**SOURCE EXTRACT**

= = =

Best Practices: Generate Synthetic Data

  03 Jun 2018


When building data pipelines it is essential that we have some data available for development. In some situations you might be able to use a subset of the production data, but in other scenarios, e.g. when no production data is yet available or the data is too sensitive, you are better off genereting synthetic data.

The task to generate synthetic data shouldn’t be painful - we don’t want to do this by hand. There are various open source tools available that can do the job. One of the more advanced ones is FakeIt.js.

In this very short tutorial we will create a simple data model based on Users putting in Orders for Products. The aim of this tutorial is to show you how easy it is to create synthetic datasets with relationships with FakeIt.js.

The great advantage of FakeIt.js is that the data models can be defined as YAML files, so even users who are not that familiar with scripting and programming language can theoretically create synthetic data (as long as they are willing to learn and write a little bit of JavaScript).

To generate the actual data, FakeIt makes use popular modules FakeJS and ChangeJS.

= = =

**DATA SECTION**
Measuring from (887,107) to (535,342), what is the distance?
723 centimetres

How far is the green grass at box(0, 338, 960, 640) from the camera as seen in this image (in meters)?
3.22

= = =

**TASK STATEMENT**
In the synthetic data article above, why can users with little scripting or programming experience still create synthetic data with FakeIt.js? Answer in one to three sentences.

**RESPONSE TO THE EXERCISE**
FakeIt.js lets data models be defined as YAML files, so these users can in theory create synthetic data themselves. They still have to be willing to learn and write a little JavaScript.